***** Record extracts *****

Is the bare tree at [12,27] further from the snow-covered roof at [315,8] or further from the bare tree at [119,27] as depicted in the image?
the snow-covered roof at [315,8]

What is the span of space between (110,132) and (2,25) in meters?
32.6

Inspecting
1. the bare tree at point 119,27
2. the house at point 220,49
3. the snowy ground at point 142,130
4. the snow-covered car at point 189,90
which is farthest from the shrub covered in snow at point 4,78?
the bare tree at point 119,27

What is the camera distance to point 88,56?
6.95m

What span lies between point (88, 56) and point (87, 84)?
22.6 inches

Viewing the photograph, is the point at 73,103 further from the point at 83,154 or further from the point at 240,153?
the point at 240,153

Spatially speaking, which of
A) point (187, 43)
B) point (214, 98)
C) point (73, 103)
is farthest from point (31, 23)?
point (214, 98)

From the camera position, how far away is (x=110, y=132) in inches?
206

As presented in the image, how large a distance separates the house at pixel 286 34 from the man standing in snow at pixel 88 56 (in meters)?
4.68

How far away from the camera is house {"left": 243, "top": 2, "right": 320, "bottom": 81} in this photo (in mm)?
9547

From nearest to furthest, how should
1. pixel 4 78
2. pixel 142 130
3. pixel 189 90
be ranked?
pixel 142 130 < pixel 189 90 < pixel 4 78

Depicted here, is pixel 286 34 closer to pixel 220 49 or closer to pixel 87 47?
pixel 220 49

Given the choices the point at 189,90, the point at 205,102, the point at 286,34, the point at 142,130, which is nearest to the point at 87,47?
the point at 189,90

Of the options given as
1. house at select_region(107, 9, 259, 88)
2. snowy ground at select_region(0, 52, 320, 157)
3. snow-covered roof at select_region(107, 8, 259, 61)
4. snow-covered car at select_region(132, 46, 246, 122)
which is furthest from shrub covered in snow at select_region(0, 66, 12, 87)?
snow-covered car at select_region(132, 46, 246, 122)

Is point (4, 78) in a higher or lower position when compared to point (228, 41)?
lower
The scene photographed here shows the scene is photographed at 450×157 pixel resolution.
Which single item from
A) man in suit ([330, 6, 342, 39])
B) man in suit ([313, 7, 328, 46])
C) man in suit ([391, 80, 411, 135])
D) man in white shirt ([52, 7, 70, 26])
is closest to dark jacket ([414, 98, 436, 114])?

*****

** What the task requires **
Copy out the records word for word, starting at the line that contains "Is point (4, 78)" and ending with the last line of the records.

** Answer in full **
Is point (4, 78) in a higher or lower position when compared to point (228, 41)?
lower
The scene photographed here shows the scene is photographed at 450×157 pixel resolution.
Which single item from
A) man in suit ([330, 6, 342, 39])
B) man in suit ([313, 7, 328, 46])
C) man in suit ([391, 80, 411, 135])
D) man in white shirt ([52, 7, 70, 26])
is closest to dark jacket ([414, 98, 436, 114])?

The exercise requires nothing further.